Minister’s Visa Cancellation Powers to Increase in Response to Bondi Attack

By Rex Widerstrom
Rex Widerstrom
Rex Widerstrom
Rex Widerstrom is a New Zealand-based reporter with over 40 years of experience in media, including radio and print. He is currently a presenter for Hutt Radio.
December 22, 2025Updated: December 22, 2025

Immigrants to Australia who do not have citizenship may be deported if they have a history of hate speech or engage in it in the future, Home Affairs Minister Tony Burke has announced.

The government intends to introduce legislation to allow the minister and the attorney general to revoke the visa of anyone who “spreads hate, division, and radicalisation,” he explained at a press conference alongside Prime Minister Anthony Albanese.

A package of five reforms will be introduced when Parliament next sits, currently scheduled for Feb. 3, 2026. There will be increased penalties for breaking the current law that prohibits hate speech that promotes violent behaviour, and hate will become an aggravating factor in sentencing crimes of online threats and harassment.

There will also be a new offence for aggravated hate speech, which will apply to preachers and other community leaders who promote violence.

In addition, the government is also planning what Burke described as “a narrow federal offence for serious vilification based on race and/or advocating racial supremacy,” and a listing regime for organisations whose leaders engage in hate speech that promotes violence or racial hatred.

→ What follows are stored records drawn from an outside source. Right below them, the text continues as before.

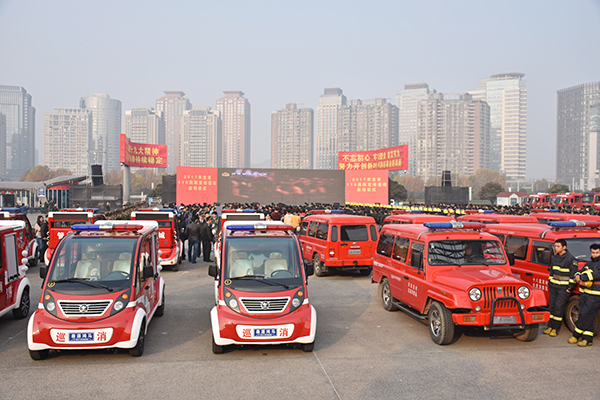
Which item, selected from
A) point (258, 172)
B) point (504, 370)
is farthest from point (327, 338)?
point (258, 172)

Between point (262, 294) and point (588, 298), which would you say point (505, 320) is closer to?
point (588, 298)

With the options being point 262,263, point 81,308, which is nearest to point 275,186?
point 262,263

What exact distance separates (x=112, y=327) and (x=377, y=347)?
165 inches

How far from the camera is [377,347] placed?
759 cm

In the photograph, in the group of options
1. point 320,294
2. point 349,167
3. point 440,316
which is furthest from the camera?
point 349,167

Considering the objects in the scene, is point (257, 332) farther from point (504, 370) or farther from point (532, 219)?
point (532, 219)

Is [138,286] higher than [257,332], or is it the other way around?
[138,286]

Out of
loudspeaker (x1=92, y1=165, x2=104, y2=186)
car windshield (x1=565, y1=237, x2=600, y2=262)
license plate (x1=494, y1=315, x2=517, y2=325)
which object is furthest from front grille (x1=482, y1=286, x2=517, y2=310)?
loudspeaker (x1=92, y1=165, x2=104, y2=186)

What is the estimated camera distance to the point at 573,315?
830 centimetres

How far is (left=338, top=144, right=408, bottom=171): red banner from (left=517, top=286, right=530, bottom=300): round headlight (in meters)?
47.7

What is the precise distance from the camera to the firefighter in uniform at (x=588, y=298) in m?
7.35

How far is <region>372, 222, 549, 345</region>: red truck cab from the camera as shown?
725 centimetres

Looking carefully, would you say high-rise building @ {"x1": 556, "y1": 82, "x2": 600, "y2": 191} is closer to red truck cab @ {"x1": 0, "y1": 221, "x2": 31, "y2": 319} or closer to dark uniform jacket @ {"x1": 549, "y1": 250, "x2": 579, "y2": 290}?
dark uniform jacket @ {"x1": 549, "y1": 250, "x2": 579, "y2": 290}

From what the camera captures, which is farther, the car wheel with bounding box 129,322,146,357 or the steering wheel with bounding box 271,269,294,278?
Answer: the steering wheel with bounding box 271,269,294,278
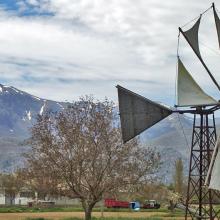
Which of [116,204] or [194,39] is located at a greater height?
[194,39]

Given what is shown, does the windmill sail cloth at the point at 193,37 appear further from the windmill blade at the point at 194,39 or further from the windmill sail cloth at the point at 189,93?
the windmill sail cloth at the point at 189,93

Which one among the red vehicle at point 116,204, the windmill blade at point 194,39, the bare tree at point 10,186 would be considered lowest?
the red vehicle at point 116,204

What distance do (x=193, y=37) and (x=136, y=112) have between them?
5419 millimetres

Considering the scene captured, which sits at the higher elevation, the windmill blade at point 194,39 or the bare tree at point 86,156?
the windmill blade at point 194,39

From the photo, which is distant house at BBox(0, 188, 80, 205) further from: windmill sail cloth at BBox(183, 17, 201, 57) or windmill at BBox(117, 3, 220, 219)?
windmill sail cloth at BBox(183, 17, 201, 57)

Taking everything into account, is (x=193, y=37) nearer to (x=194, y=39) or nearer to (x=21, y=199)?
(x=194, y=39)

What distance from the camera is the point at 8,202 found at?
418 feet

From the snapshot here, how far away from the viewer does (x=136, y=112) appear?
32.0m

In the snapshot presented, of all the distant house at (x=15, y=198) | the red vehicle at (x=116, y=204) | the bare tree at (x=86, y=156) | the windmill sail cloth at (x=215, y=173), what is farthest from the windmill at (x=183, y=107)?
the distant house at (x=15, y=198)

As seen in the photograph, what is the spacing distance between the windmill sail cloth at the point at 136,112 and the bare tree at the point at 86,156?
1273 cm

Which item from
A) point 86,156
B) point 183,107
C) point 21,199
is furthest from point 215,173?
point 21,199

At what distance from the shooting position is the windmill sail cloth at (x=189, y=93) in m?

The Customs Act will also be amended to make it easier to seize hate symbols at the border.

Current Powers Inadequate, Minister Says

Burke acknowledged that he had already cancelled visas on character grounds, but said that power did not extend to the behaviour covered by the new law.

“At the moment when I’m cancelling visas and refusing visas, and I’ve been doing this actively since I came in [to office]. I always have to work it out from the perspective of ‘Does [letting someone into the country on a visa] incite discord in the community?'” he said.

“Establishing that somebody has engaged in hate and vilification on its own is not enough [under current law]. Now it will be.

“Somebody who engages, and has a history of engaging, in hate speech, in vilification, in displaying hate symbols, will, of itself, be enough to be able to cancel a visa.”

He said laws introduced during the previous Parliament covering hate symbols, hate crimes, and hate speech “have not resulted in the number of charges that we had hoped”—a concern he had raised some weeks ago with Australian Federal Police Commissioner Krissy Barrett.

“The Australian Federal Police came back to me with recommendations that I then forwarded … only a couple of weeks ago to the attorney-general,” he said.

“Effectively, we will be making it easier for the Australian Federal Police to successfully bring charges against those who use and display hate symbols.”

Burke’s announcement comes two days after New South Wales Premier Chris Minns said that state parliament will sit in emergency session to introduce laws banning specific hate slogans—including “globalise the intifada”—and to restrict protest activity for up to three months following terrorism-related incidents.

The draft legislation will also criminalise public display of symbols linked to proscribed organisations such as ISIS, Hamas, and Hezbollah. Penalties of up to two years’ imprisonment are proposed, and police will gain expanded powers to remove face coverings and order dispersal of unauthorised gatherings.